Java 言語によりグラウンド版 MGTP を実装した[2]。 最も基本的なデータ構造である項のデザインを重点的に検討し、改良を重ねた。 基本クラス Term において、元来は定数項、変数項、複合項の各サブクラスが 個別に有するはずのフィールド変数に対し、 それらの和集合(共通集合ではない)を取った上、 予めまとめて定義しておくことがポイントとなっている。 これにより、キャスト等のオーバヘッドを最小限に抑え、 実行効率の最適化を図ることができた。 さらに、非ホーン節に対する場合分け実行の逐次化に関して、 データ構造(オブジェクト)の複製を一切避けるようにした点も 高効率化に貢献している。

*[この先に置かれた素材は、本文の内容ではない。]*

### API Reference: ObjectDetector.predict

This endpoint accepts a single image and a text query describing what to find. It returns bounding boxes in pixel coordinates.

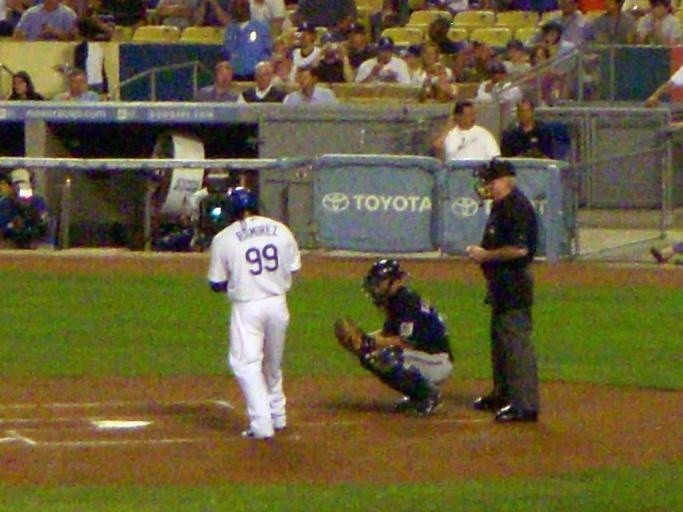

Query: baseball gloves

ベンチマーク集 TPTP からいくつか問題を選び、 Java 版 MGTP と KLIC 版 MGTP (項メモリ不使用) の実行性能を比較評価した。 JIT (Just In Time compiler) を適用した Java 版 MGTP では、 KLIC 版に比べ実質的に最大 10 倍強の高速化を達成している。 JIT を適用しない Java 版 MGTP においても、概ね KLIC 版 MGTP と同等以上の速度で解くことができている。

 
表 1:  Performance of Java-MGTP

Java-MGTP 独自の機能として、 (1) 整数、実数、その他のデータ型の導入、 (2) 入力節からJavaコードを呼び出す機構の導入、 等がすでに一部実装済みで、制約MGTP等への拡張のための配慮が図られたほか、 (3) 平行動作可能な部分のマルチスレッド化、 (4) アプレット化やGUIの充実 等、Java の特長を活かせばさらに利便性が向上する。